→ TEXT TO READ
By James Wilson

 

            The failure of Republicans to replace John Boehner with a principled Speaker is the last straw for me.  Voters gave the GOP a ringing mandate to roll back the program of the Obama Administration.  The House had only to fund government through February – with whatever the Administration wanted – so Congress could begin its real work when the new majorities are installed.  The President and Senate could accept, bury, or veto what the House enacted in December.  Nobody smart enough to walk and chew gum at the same time could argue the House was shutting down government.  Yet Speaker Boehner funded everything – including dictatorial and blatantly unconstitutional executive decrees – with his so-called CRomnibus Bill.  But my issue is not with Boehner; it is with the members who did not remove him.

 

            More than half a million letters were delivered to Congress demanding new leadership.  Thousands of phone calls – some member offices received a thousand alone – demanding members do what they were elected to do, what they had promised to do.  Yet only twenty-five of two hundred forty-six paid the slightest attention to their constituents.

 

            We all know the script.  “No one else was officially running,” – not true.  “Observing party discipline is the only way to get things done in Washington,” – has anyone read up recently on the Constitutional Convention or the Congress that set the slaves free by amending the Constitution?  “If I buck the leader he might retaliate and I will become marginalized and ineffective,” – which Boehner has already done; does it occur to anyone that what you do with this kind of tyrannical leader is to stick together and remove him?

→ INFORMATION SUPPLIED
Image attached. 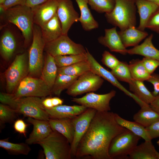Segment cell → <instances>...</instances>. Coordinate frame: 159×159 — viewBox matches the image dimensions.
<instances>
[{"instance_id": "18", "label": "cell", "mask_w": 159, "mask_h": 159, "mask_svg": "<svg viewBox=\"0 0 159 159\" xmlns=\"http://www.w3.org/2000/svg\"><path fill=\"white\" fill-rule=\"evenodd\" d=\"M27 121L33 126V130L25 141L29 145L36 144L47 137L53 131L49 121L28 117Z\"/></svg>"}, {"instance_id": "30", "label": "cell", "mask_w": 159, "mask_h": 159, "mask_svg": "<svg viewBox=\"0 0 159 159\" xmlns=\"http://www.w3.org/2000/svg\"><path fill=\"white\" fill-rule=\"evenodd\" d=\"M143 82L133 79L128 84L129 90L142 102L150 105L155 97L147 88Z\"/></svg>"}, {"instance_id": "43", "label": "cell", "mask_w": 159, "mask_h": 159, "mask_svg": "<svg viewBox=\"0 0 159 159\" xmlns=\"http://www.w3.org/2000/svg\"><path fill=\"white\" fill-rule=\"evenodd\" d=\"M26 0H6L0 5V11L2 13L10 8L19 5H25Z\"/></svg>"}, {"instance_id": "14", "label": "cell", "mask_w": 159, "mask_h": 159, "mask_svg": "<svg viewBox=\"0 0 159 159\" xmlns=\"http://www.w3.org/2000/svg\"><path fill=\"white\" fill-rule=\"evenodd\" d=\"M86 50L87 60L89 64L91 71L107 80L127 95L132 98L138 105L142 103V102L135 95L121 84L111 72L108 71L102 66L95 59L87 48Z\"/></svg>"}, {"instance_id": "22", "label": "cell", "mask_w": 159, "mask_h": 159, "mask_svg": "<svg viewBox=\"0 0 159 159\" xmlns=\"http://www.w3.org/2000/svg\"><path fill=\"white\" fill-rule=\"evenodd\" d=\"M153 37V34H150L140 44L127 49V53L131 55H140L159 61V50L155 47L152 43Z\"/></svg>"}, {"instance_id": "40", "label": "cell", "mask_w": 159, "mask_h": 159, "mask_svg": "<svg viewBox=\"0 0 159 159\" xmlns=\"http://www.w3.org/2000/svg\"><path fill=\"white\" fill-rule=\"evenodd\" d=\"M101 61L104 65L111 70L116 67L120 61L114 55L106 50L102 54Z\"/></svg>"}, {"instance_id": "48", "label": "cell", "mask_w": 159, "mask_h": 159, "mask_svg": "<svg viewBox=\"0 0 159 159\" xmlns=\"http://www.w3.org/2000/svg\"><path fill=\"white\" fill-rule=\"evenodd\" d=\"M151 107L159 115V93L150 105Z\"/></svg>"}, {"instance_id": "49", "label": "cell", "mask_w": 159, "mask_h": 159, "mask_svg": "<svg viewBox=\"0 0 159 159\" xmlns=\"http://www.w3.org/2000/svg\"><path fill=\"white\" fill-rule=\"evenodd\" d=\"M42 103L44 107L45 108H50L54 107L52 97L43 98Z\"/></svg>"}, {"instance_id": "26", "label": "cell", "mask_w": 159, "mask_h": 159, "mask_svg": "<svg viewBox=\"0 0 159 159\" xmlns=\"http://www.w3.org/2000/svg\"><path fill=\"white\" fill-rule=\"evenodd\" d=\"M80 12L78 21L83 29L86 31H90L99 27L98 22L94 19L88 6L87 0H75Z\"/></svg>"}, {"instance_id": "54", "label": "cell", "mask_w": 159, "mask_h": 159, "mask_svg": "<svg viewBox=\"0 0 159 159\" xmlns=\"http://www.w3.org/2000/svg\"><path fill=\"white\" fill-rule=\"evenodd\" d=\"M157 145L159 146V140L157 141Z\"/></svg>"}, {"instance_id": "3", "label": "cell", "mask_w": 159, "mask_h": 159, "mask_svg": "<svg viewBox=\"0 0 159 159\" xmlns=\"http://www.w3.org/2000/svg\"><path fill=\"white\" fill-rule=\"evenodd\" d=\"M1 13L7 22L14 25L21 31L24 45H28L32 39L34 24L31 8L26 5H19L9 8Z\"/></svg>"}, {"instance_id": "11", "label": "cell", "mask_w": 159, "mask_h": 159, "mask_svg": "<svg viewBox=\"0 0 159 159\" xmlns=\"http://www.w3.org/2000/svg\"><path fill=\"white\" fill-rule=\"evenodd\" d=\"M104 81L102 78L90 70L79 76L67 89L66 93L69 95L75 97L95 91L101 87Z\"/></svg>"}, {"instance_id": "1", "label": "cell", "mask_w": 159, "mask_h": 159, "mask_svg": "<svg viewBox=\"0 0 159 159\" xmlns=\"http://www.w3.org/2000/svg\"><path fill=\"white\" fill-rule=\"evenodd\" d=\"M127 130L117 123L115 113L97 111L78 144L75 157L110 159L108 150L111 142Z\"/></svg>"}, {"instance_id": "31", "label": "cell", "mask_w": 159, "mask_h": 159, "mask_svg": "<svg viewBox=\"0 0 159 159\" xmlns=\"http://www.w3.org/2000/svg\"><path fill=\"white\" fill-rule=\"evenodd\" d=\"M115 118L117 123L145 140H151L145 127L140 123L126 120L115 113Z\"/></svg>"}, {"instance_id": "37", "label": "cell", "mask_w": 159, "mask_h": 159, "mask_svg": "<svg viewBox=\"0 0 159 159\" xmlns=\"http://www.w3.org/2000/svg\"><path fill=\"white\" fill-rule=\"evenodd\" d=\"M111 72L119 80L130 83L133 79L129 64L126 62L120 61L118 64Z\"/></svg>"}, {"instance_id": "46", "label": "cell", "mask_w": 159, "mask_h": 159, "mask_svg": "<svg viewBox=\"0 0 159 159\" xmlns=\"http://www.w3.org/2000/svg\"><path fill=\"white\" fill-rule=\"evenodd\" d=\"M27 126L26 124L23 120L18 119L14 122V127L16 132L23 135L26 137Z\"/></svg>"}, {"instance_id": "33", "label": "cell", "mask_w": 159, "mask_h": 159, "mask_svg": "<svg viewBox=\"0 0 159 159\" xmlns=\"http://www.w3.org/2000/svg\"><path fill=\"white\" fill-rule=\"evenodd\" d=\"M132 77L133 79L142 81H147L151 74L147 70L142 60L133 59L129 64Z\"/></svg>"}, {"instance_id": "5", "label": "cell", "mask_w": 159, "mask_h": 159, "mask_svg": "<svg viewBox=\"0 0 159 159\" xmlns=\"http://www.w3.org/2000/svg\"><path fill=\"white\" fill-rule=\"evenodd\" d=\"M43 148L46 159H70L72 157L71 144L62 134L53 130L44 139L38 142Z\"/></svg>"}, {"instance_id": "8", "label": "cell", "mask_w": 159, "mask_h": 159, "mask_svg": "<svg viewBox=\"0 0 159 159\" xmlns=\"http://www.w3.org/2000/svg\"><path fill=\"white\" fill-rule=\"evenodd\" d=\"M52 93L51 90L41 78L26 76L12 94L14 98H18L26 97L44 98Z\"/></svg>"}, {"instance_id": "10", "label": "cell", "mask_w": 159, "mask_h": 159, "mask_svg": "<svg viewBox=\"0 0 159 159\" xmlns=\"http://www.w3.org/2000/svg\"><path fill=\"white\" fill-rule=\"evenodd\" d=\"M44 50L54 57L86 52L82 45L73 42L67 34H63L55 40L46 43Z\"/></svg>"}, {"instance_id": "20", "label": "cell", "mask_w": 159, "mask_h": 159, "mask_svg": "<svg viewBox=\"0 0 159 159\" xmlns=\"http://www.w3.org/2000/svg\"><path fill=\"white\" fill-rule=\"evenodd\" d=\"M17 47L15 35L9 29L2 33L0 39V52L2 57L6 60H9L13 55Z\"/></svg>"}, {"instance_id": "17", "label": "cell", "mask_w": 159, "mask_h": 159, "mask_svg": "<svg viewBox=\"0 0 159 159\" xmlns=\"http://www.w3.org/2000/svg\"><path fill=\"white\" fill-rule=\"evenodd\" d=\"M117 27L105 29V35L98 38V42L108 48L110 50L122 55L127 54V50L121 41L116 29Z\"/></svg>"}, {"instance_id": "24", "label": "cell", "mask_w": 159, "mask_h": 159, "mask_svg": "<svg viewBox=\"0 0 159 159\" xmlns=\"http://www.w3.org/2000/svg\"><path fill=\"white\" fill-rule=\"evenodd\" d=\"M49 122L52 130L56 131L64 135L71 145L74 133L72 119L50 118Z\"/></svg>"}, {"instance_id": "39", "label": "cell", "mask_w": 159, "mask_h": 159, "mask_svg": "<svg viewBox=\"0 0 159 159\" xmlns=\"http://www.w3.org/2000/svg\"><path fill=\"white\" fill-rule=\"evenodd\" d=\"M18 114L16 111L9 106L0 104V122L1 125L11 123L15 121Z\"/></svg>"}, {"instance_id": "29", "label": "cell", "mask_w": 159, "mask_h": 159, "mask_svg": "<svg viewBox=\"0 0 159 159\" xmlns=\"http://www.w3.org/2000/svg\"><path fill=\"white\" fill-rule=\"evenodd\" d=\"M133 119L146 127L159 120V115L150 105H147L141 107V109L133 115Z\"/></svg>"}, {"instance_id": "19", "label": "cell", "mask_w": 159, "mask_h": 159, "mask_svg": "<svg viewBox=\"0 0 159 159\" xmlns=\"http://www.w3.org/2000/svg\"><path fill=\"white\" fill-rule=\"evenodd\" d=\"M87 108L80 105H60L50 108H45L50 118L73 119L80 115Z\"/></svg>"}, {"instance_id": "38", "label": "cell", "mask_w": 159, "mask_h": 159, "mask_svg": "<svg viewBox=\"0 0 159 159\" xmlns=\"http://www.w3.org/2000/svg\"><path fill=\"white\" fill-rule=\"evenodd\" d=\"M91 8L97 12L107 13L113 9L115 0H87Z\"/></svg>"}, {"instance_id": "25", "label": "cell", "mask_w": 159, "mask_h": 159, "mask_svg": "<svg viewBox=\"0 0 159 159\" xmlns=\"http://www.w3.org/2000/svg\"><path fill=\"white\" fill-rule=\"evenodd\" d=\"M40 28L42 37L46 43L55 40L63 34L61 23L57 13Z\"/></svg>"}, {"instance_id": "50", "label": "cell", "mask_w": 159, "mask_h": 159, "mask_svg": "<svg viewBox=\"0 0 159 159\" xmlns=\"http://www.w3.org/2000/svg\"><path fill=\"white\" fill-rule=\"evenodd\" d=\"M52 99L54 107L62 105L63 102L62 99L57 97H52Z\"/></svg>"}, {"instance_id": "16", "label": "cell", "mask_w": 159, "mask_h": 159, "mask_svg": "<svg viewBox=\"0 0 159 159\" xmlns=\"http://www.w3.org/2000/svg\"><path fill=\"white\" fill-rule=\"evenodd\" d=\"M57 0H48L31 8L34 24L42 27L57 13Z\"/></svg>"}, {"instance_id": "4", "label": "cell", "mask_w": 159, "mask_h": 159, "mask_svg": "<svg viewBox=\"0 0 159 159\" xmlns=\"http://www.w3.org/2000/svg\"><path fill=\"white\" fill-rule=\"evenodd\" d=\"M136 8L135 0H115L113 9L105 16L108 23L123 30L135 26Z\"/></svg>"}, {"instance_id": "13", "label": "cell", "mask_w": 159, "mask_h": 159, "mask_svg": "<svg viewBox=\"0 0 159 159\" xmlns=\"http://www.w3.org/2000/svg\"><path fill=\"white\" fill-rule=\"evenodd\" d=\"M97 111L87 108L83 112L72 119L74 133L71 145L72 156H75L78 144L87 130Z\"/></svg>"}, {"instance_id": "36", "label": "cell", "mask_w": 159, "mask_h": 159, "mask_svg": "<svg viewBox=\"0 0 159 159\" xmlns=\"http://www.w3.org/2000/svg\"><path fill=\"white\" fill-rule=\"evenodd\" d=\"M54 57L58 68L69 66L87 60L86 52L77 54L59 55Z\"/></svg>"}, {"instance_id": "44", "label": "cell", "mask_w": 159, "mask_h": 159, "mask_svg": "<svg viewBox=\"0 0 159 159\" xmlns=\"http://www.w3.org/2000/svg\"><path fill=\"white\" fill-rule=\"evenodd\" d=\"M147 81L153 85L154 90L152 93L155 97L159 93V74L153 73Z\"/></svg>"}, {"instance_id": "53", "label": "cell", "mask_w": 159, "mask_h": 159, "mask_svg": "<svg viewBox=\"0 0 159 159\" xmlns=\"http://www.w3.org/2000/svg\"><path fill=\"white\" fill-rule=\"evenodd\" d=\"M6 0H0V5L3 4Z\"/></svg>"}, {"instance_id": "52", "label": "cell", "mask_w": 159, "mask_h": 159, "mask_svg": "<svg viewBox=\"0 0 159 159\" xmlns=\"http://www.w3.org/2000/svg\"><path fill=\"white\" fill-rule=\"evenodd\" d=\"M156 155L157 159H159V152L157 150L156 151Z\"/></svg>"}, {"instance_id": "34", "label": "cell", "mask_w": 159, "mask_h": 159, "mask_svg": "<svg viewBox=\"0 0 159 159\" xmlns=\"http://www.w3.org/2000/svg\"><path fill=\"white\" fill-rule=\"evenodd\" d=\"M78 77L58 74L52 89V93L59 96L62 91L67 89Z\"/></svg>"}, {"instance_id": "28", "label": "cell", "mask_w": 159, "mask_h": 159, "mask_svg": "<svg viewBox=\"0 0 159 159\" xmlns=\"http://www.w3.org/2000/svg\"><path fill=\"white\" fill-rule=\"evenodd\" d=\"M155 149L151 140H145L137 145L128 156L131 159H157Z\"/></svg>"}, {"instance_id": "12", "label": "cell", "mask_w": 159, "mask_h": 159, "mask_svg": "<svg viewBox=\"0 0 159 159\" xmlns=\"http://www.w3.org/2000/svg\"><path fill=\"white\" fill-rule=\"evenodd\" d=\"M116 94L114 90L103 94H99L93 92L87 93L80 98H73L72 101L87 108L94 109L100 112H107L111 110L110 102Z\"/></svg>"}, {"instance_id": "7", "label": "cell", "mask_w": 159, "mask_h": 159, "mask_svg": "<svg viewBox=\"0 0 159 159\" xmlns=\"http://www.w3.org/2000/svg\"><path fill=\"white\" fill-rule=\"evenodd\" d=\"M141 138L127 129L112 140L108 150L110 159H127Z\"/></svg>"}, {"instance_id": "32", "label": "cell", "mask_w": 159, "mask_h": 159, "mask_svg": "<svg viewBox=\"0 0 159 159\" xmlns=\"http://www.w3.org/2000/svg\"><path fill=\"white\" fill-rule=\"evenodd\" d=\"M90 70L89 64L87 61L79 62L71 65L58 68V74L79 77L85 73Z\"/></svg>"}, {"instance_id": "15", "label": "cell", "mask_w": 159, "mask_h": 159, "mask_svg": "<svg viewBox=\"0 0 159 159\" xmlns=\"http://www.w3.org/2000/svg\"><path fill=\"white\" fill-rule=\"evenodd\" d=\"M57 0V14L61 23L62 34L67 35L73 24L78 21L80 16L74 9L71 0Z\"/></svg>"}, {"instance_id": "35", "label": "cell", "mask_w": 159, "mask_h": 159, "mask_svg": "<svg viewBox=\"0 0 159 159\" xmlns=\"http://www.w3.org/2000/svg\"><path fill=\"white\" fill-rule=\"evenodd\" d=\"M26 143H14L9 142L7 139L0 140V147L13 155H27L31 150V148Z\"/></svg>"}, {"instance_id": "47", "label": "cell", "mask_w": 159, "mask_h": 159, "mask_svg": "<svg viewBox=\"0 0 159 159\" xmlns=\"http://www.w3.org/2000/svg\"><path fill=\"white\" fill-rule=\"evenodd\" d=\"M48 0H26L25 5L32 8L42 4Z\"/></svg>"}, {"instance_id": "6", "label": "cell", "mask_w": 159, "mask_h": 159, "mask_svg": "<svg viewBox=\"0 0 159 159\" xmlns=\"http://www.w3.org/2000/svg\"><path fill=\"white\" fill-rule=\"evenodd\" d=\"M46 43L42 37L40 27L34 24L32 43L29 53V76L40 77L44 64L43 52Z\"/></svg>"}, {"instance_id": "45", "label": "cell", "mask_w": 159, "mask_h": 159, "mask_svg": "<svg viewBox=\"0 0 159 159\" xmlns=\"http://www.w3.org/2000/svg\"><path fill=\"white\" fill-rule=\"evenodd\" d=\"M145 128L151 140L159 137V120Z\"/></svg>"}, {"instance_id": "9", "label": "cell", "mask_w": 159, "mask_h": 159, "mask_svg": "<svg viewBox=\"0 0 159 159\" xmlns=\"http://www.w3.org/2000/svg\"><path fill=\"white\" fill-rule=\"evenodd\" d=\"M28 61L26 53L17 55L5 73L6 90L13 93L21 81L28 73Z\"/></svg>"}, {"instance_id": "41", "label": "cell", "mask_w": 159, "mask_h": 159, "mask_svg": "<svg viewBox=\"0 0 159 159\" xmlns=\"http://www.w3.org/2000/svg\"><path fill=\"white\" fill-rule=\"evenodd\" d=\"M146 28L159 34V7L150 17L147 22Z\"/></svg>"}, {"instance_id": "42", "label": "cell", "mask_w": 159, "mask_h": 159, "mask_svg": "<svg viewBox=\"0 0 159 159\" xmlns=\"http://www.w3.org/2000/svg\"><path fill=\"white\" fill-rule=\"evenodd\" d=\"M141 60L147 70L150 74L159 67V61L156 59L144 57Z\"/></svg>"}, {"instance_id": "27", "label": "cell", "mask_w": 159, "mask_h": 159, "mask_svg": "<svg viewBox=\"0 0 159 159\" xmlns=\"http://www.w3.org/2000/svg\"><path fill=\"white\" fill-rule=\"evenodd\" d=\"M47 54L40 77L52 90L58 74V67L54 57L48 53Z\"/></svg>"}, {"instance_id": "51", "label": "cell", "mask_w": 159, "mask_h": 159, "mask_svg": "<svg viewBox=\"0 0 159 159\" xmlns=\"http://www.w3.org/2000/svg\"><path fill=\"white\" fill-rule=\"evenodd\" d=\"M153 2L159 6V0H147Z\"/></svg>"}, {"instance_id": "2", "label": "cell", "mask_w": 159, "mask_h": 159, "mask_svg": "<svg viewBox=\"0 0 159 159\" xmlns=\"http://www.w3.org/2000/svg\"><path fill=\"white\" fill-rule=\"evenodd\" d=\"M43 98L26 97L14 98L12 93L1 92L0 101L24 116L46 121L50 118L43 106Z\"/></svg>"}, {"instance_id": "23", "label": "cell", "mask_w": 159, "mask_h": 159, "mask_svg": "<svg viewBox=\"0 0 159 159\" xmlns=\"http://www.w3.org/2000/svg\"><path fill=\"white\" fill-rule=\"evenodd\" d=\"M135 3L140 16V23L137 28L144 31L150 17L159 6L147 0H135Z\"/></svg>"}, {"instance_id": "21", "label": "cell", "mask_w": 159, "mask_h": 159, "mask_svg": "<svg viewBox=\"0 0 159 159\" xmlns=\"http://www.w3.org/2000/svg\"><path fill=\"white\" fill-rule=\"evenodd\" d=\"M117 32L126 48L134 47L138 45L141 41L148 35L147 32L139 30L135 26H130L124 30H120Z\"/></svg>"}]
</instances>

→ THE EXERCISE
According to the opinion piece on the Speaker vote, how many of the two hundred forty-six members paid any attention to their constituents?

→ WRITTEN SOLUTION
Only twenty-five.